- Instructions for the task: A faithful repeat of all the records, with no image kept, is the required answer.

- Data:
####

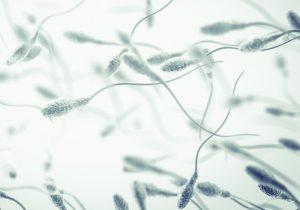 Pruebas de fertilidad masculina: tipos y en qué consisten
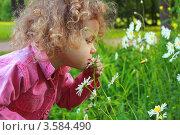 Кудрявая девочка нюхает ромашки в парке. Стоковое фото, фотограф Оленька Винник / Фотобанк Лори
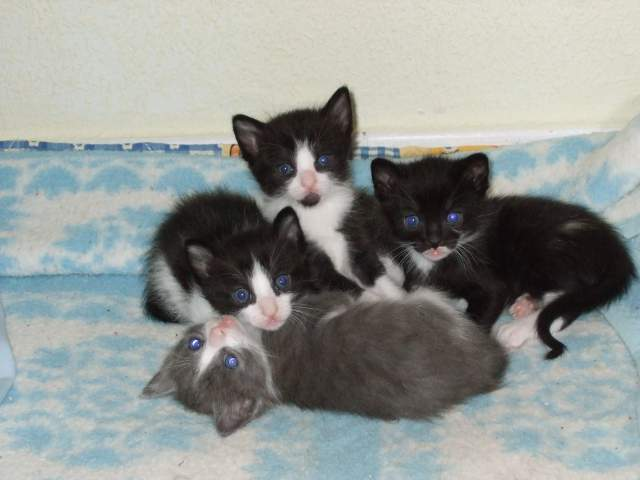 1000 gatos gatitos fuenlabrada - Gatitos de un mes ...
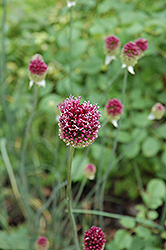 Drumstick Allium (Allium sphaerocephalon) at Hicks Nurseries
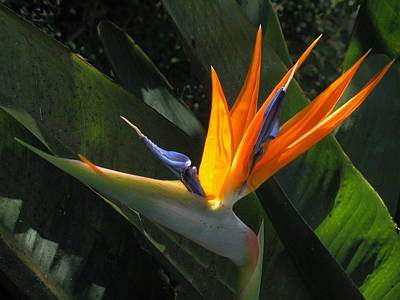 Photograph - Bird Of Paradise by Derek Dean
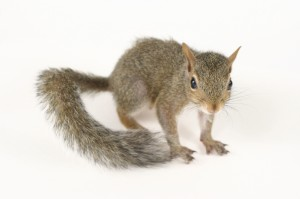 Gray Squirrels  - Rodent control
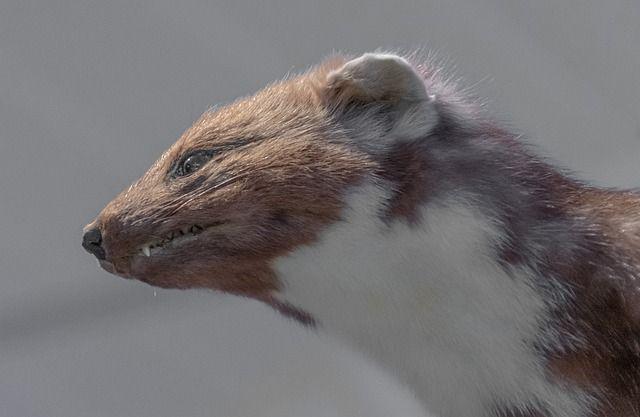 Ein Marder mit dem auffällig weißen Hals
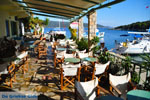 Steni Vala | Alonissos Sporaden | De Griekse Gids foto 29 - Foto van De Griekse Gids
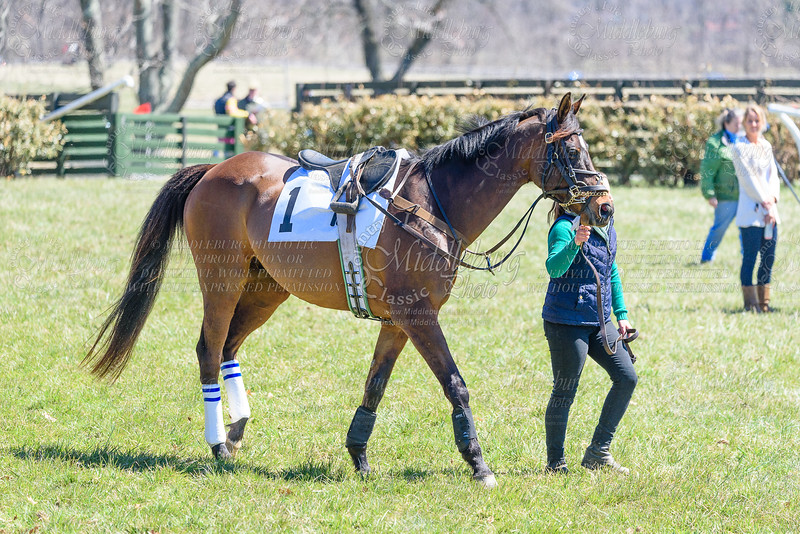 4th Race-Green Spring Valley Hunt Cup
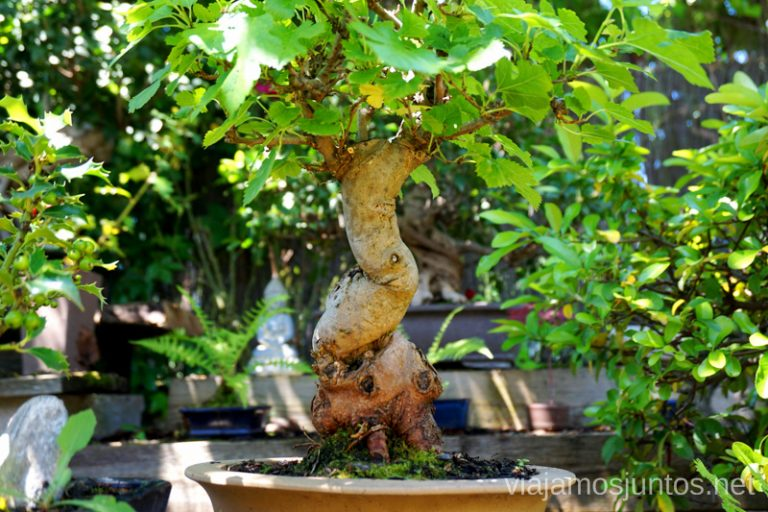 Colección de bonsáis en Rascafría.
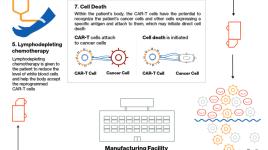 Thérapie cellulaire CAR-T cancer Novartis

####

- Answer box:
 Pruebas de fertilidad masculina: tipos y en qué consisten
 Кудрявая девочка нюхает ромашки в парке. Стоковое фото, фотограф Оленька Винник / Фотобанк Лори
 1000 gatos gatitos fuenlabrada - Gatitos de un mes ...
 Drumstick Allium (Allium sphaerocephalon) at Hicks Nurseries
 Photograph - Bird Of Paradise by Derek Dean
 Gray Squirrels  - Rodent control
 Ein Marder mit dem auffällig weißen Hals
 Steni Vala | Alonissos Sporaden | De Griekse Gids foto 29 - Foto van De Griekse Gids
 4th Race-Green Spring Valley Hunt Cup
 Colección de bonsáis en Rascafría.
 Thérapie cellulaire CAR-T cancer Novartis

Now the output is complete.